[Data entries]
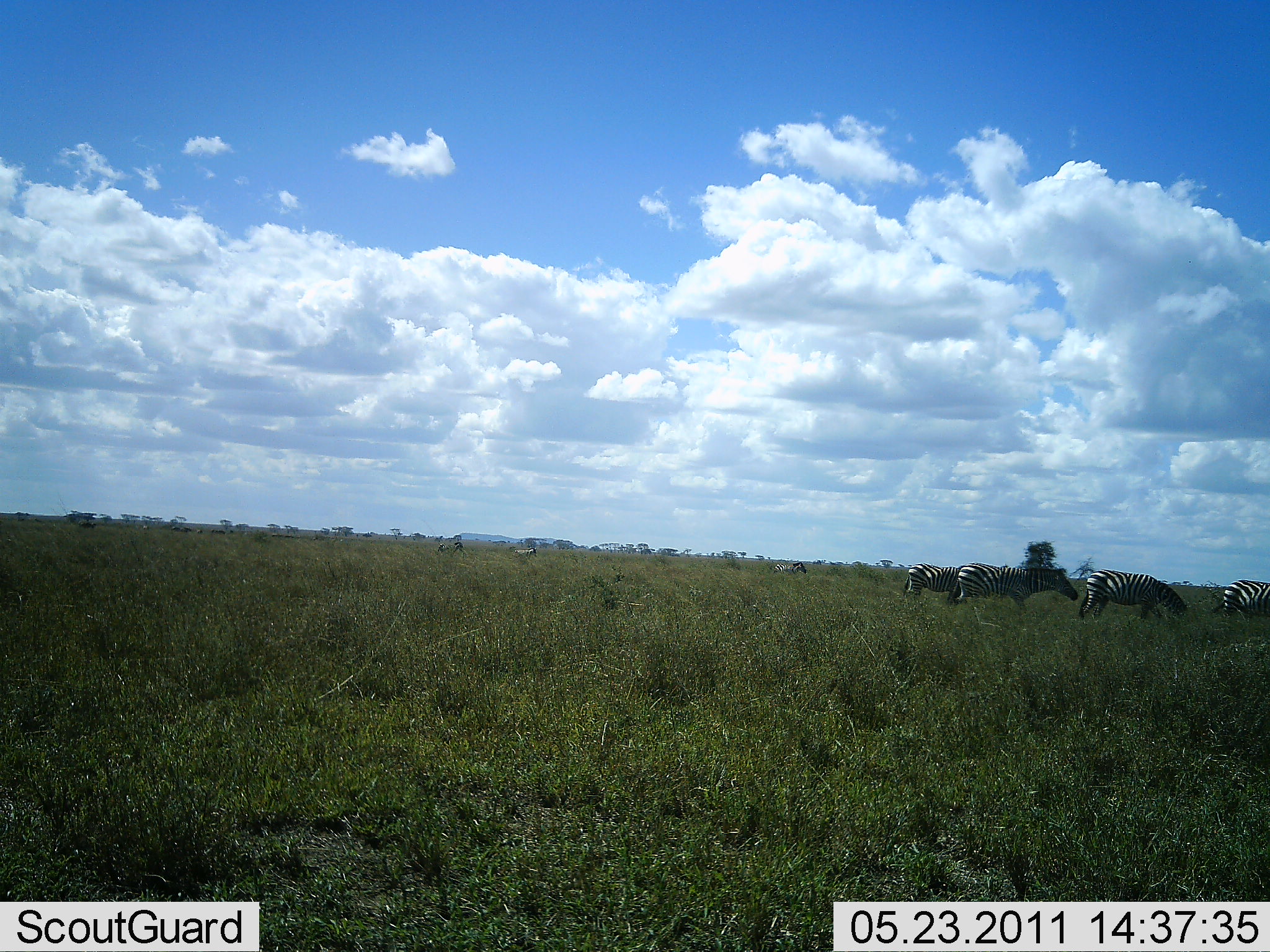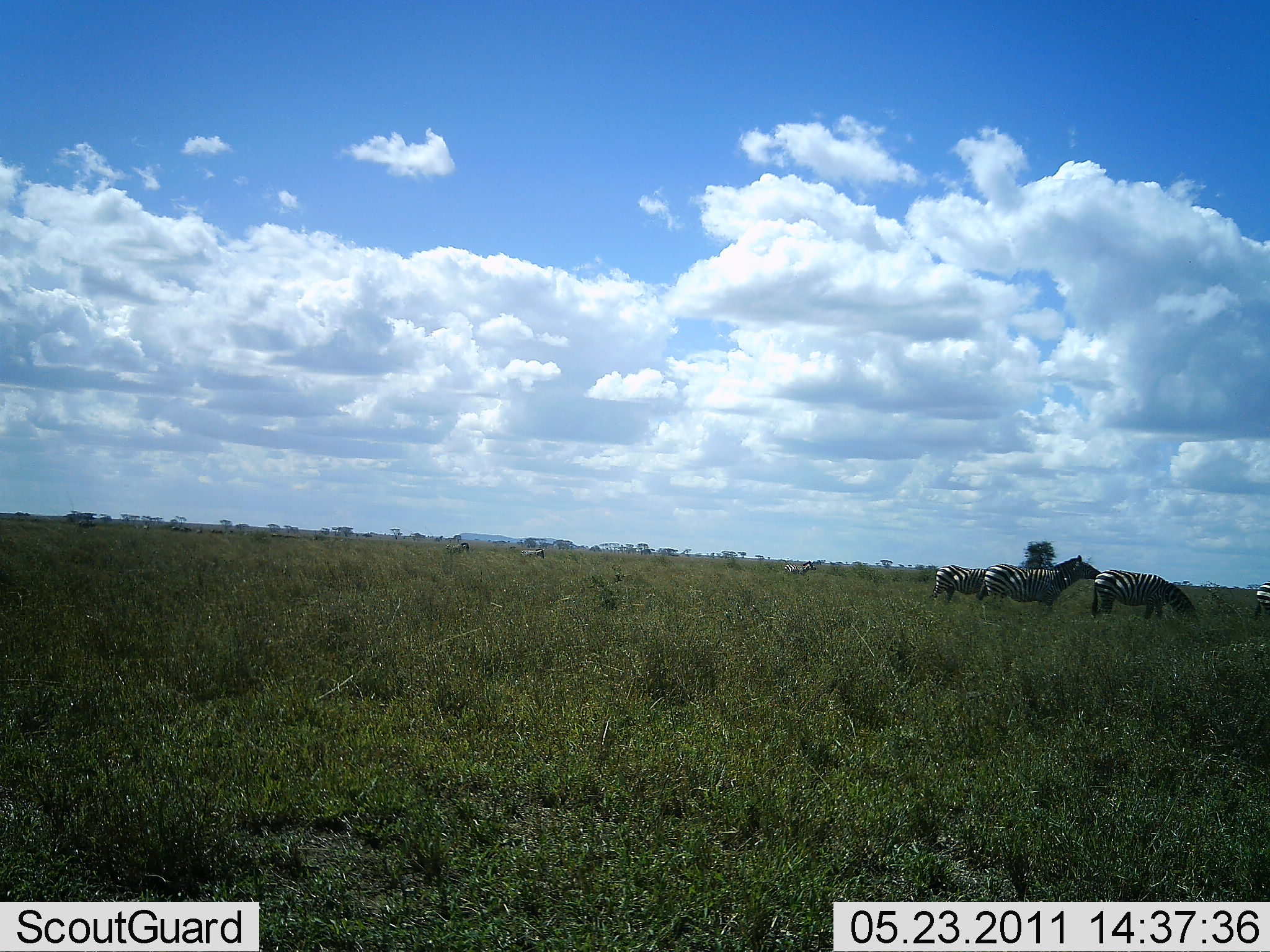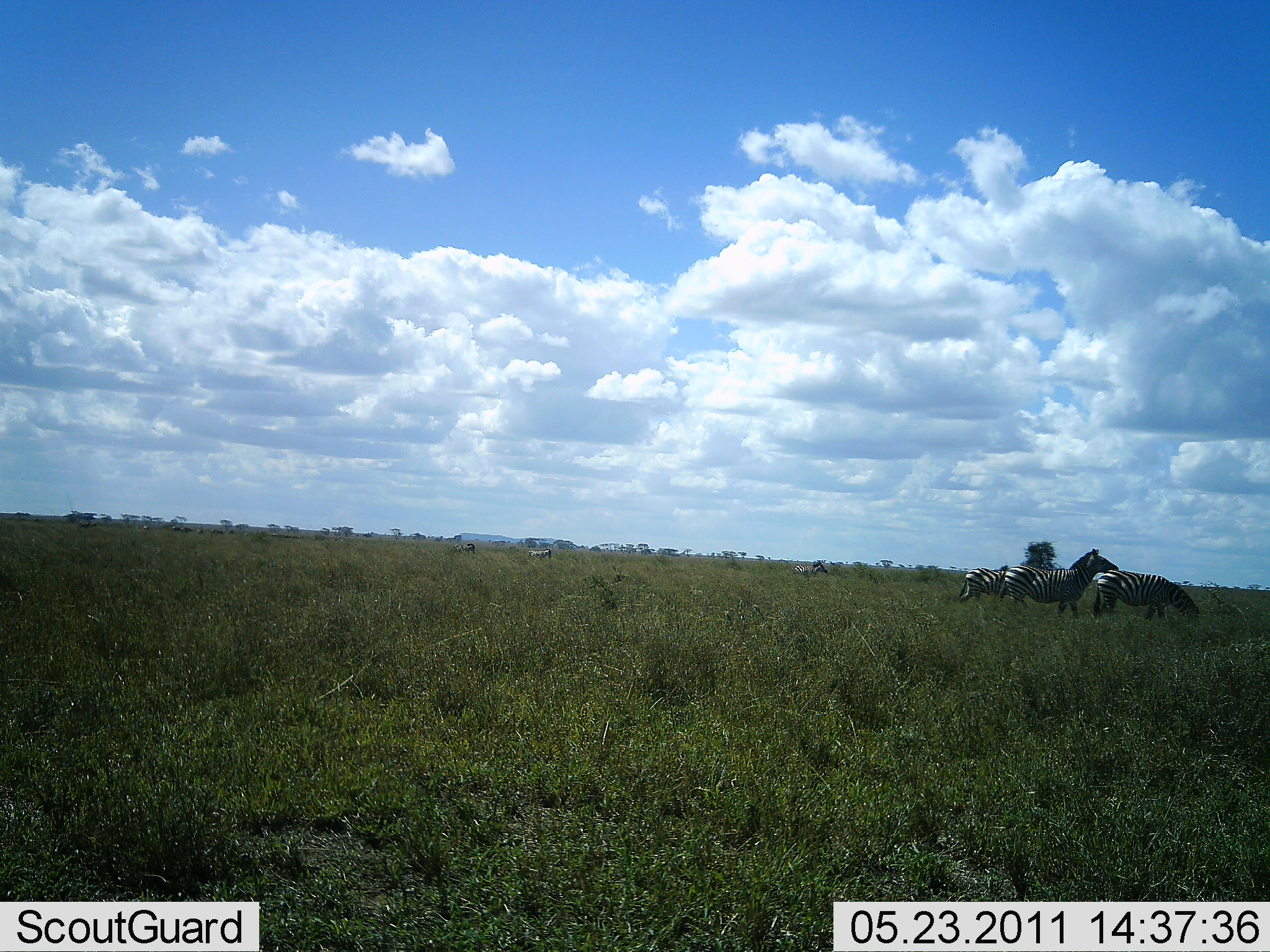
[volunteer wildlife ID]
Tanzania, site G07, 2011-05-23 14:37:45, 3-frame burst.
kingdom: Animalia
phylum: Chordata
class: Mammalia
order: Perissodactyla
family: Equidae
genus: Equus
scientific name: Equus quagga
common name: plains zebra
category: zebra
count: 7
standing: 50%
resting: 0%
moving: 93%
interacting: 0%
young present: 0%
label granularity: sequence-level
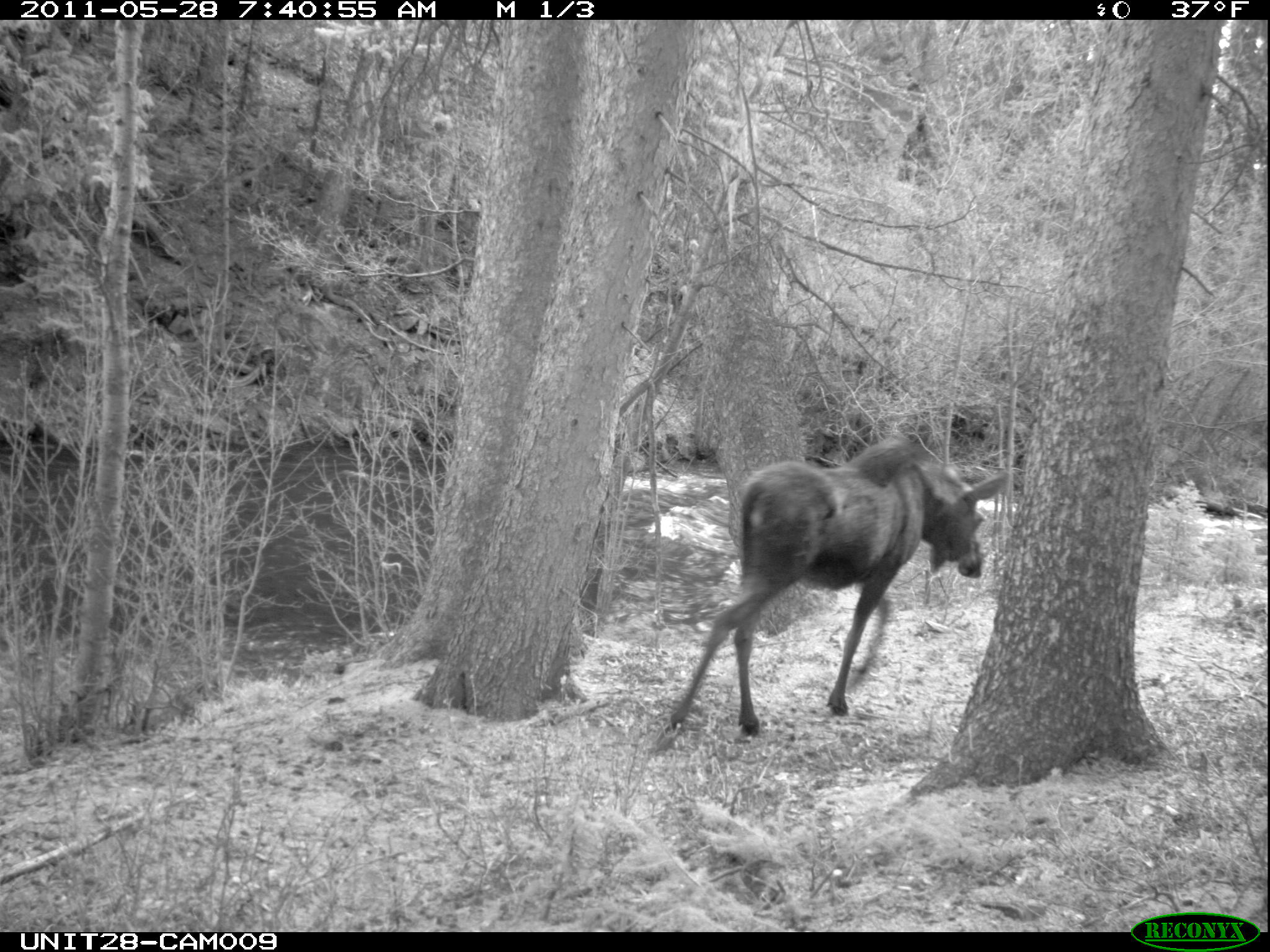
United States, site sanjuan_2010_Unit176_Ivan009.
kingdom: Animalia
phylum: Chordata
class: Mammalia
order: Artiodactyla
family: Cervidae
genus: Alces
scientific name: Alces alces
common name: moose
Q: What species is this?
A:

TASK BRIEF –
Transcribe all records verbatim, no pictures.

OUTPUT FOR THIS EXERCISE –
[volunteer wildlife ID]
Tanzania, site G07, 2011-05-23 14:37:45, 3-frame burst.
kingdom: Animalia
phylum: Chordata
class: Mammalia
order: Perissodactyla
family: Equidae
genus: Equus
scientific name: Equus quagga
common name: plains zebra
category: zebra
count: 7
standing: 50%
resting: 0%
moving: 93%
interacting: 0%
young present: 0%
label granularity: sequence-level
United States, site sanjuan_2010_Unit176_Ivan009.
kingdom: Animalia
phylum: Chordata
class: Mammalia
order: Artiodactyla
family: Cervidae
genus: Alces
scientific name: Alces alces
common name: moose
Q: What species is this?
A:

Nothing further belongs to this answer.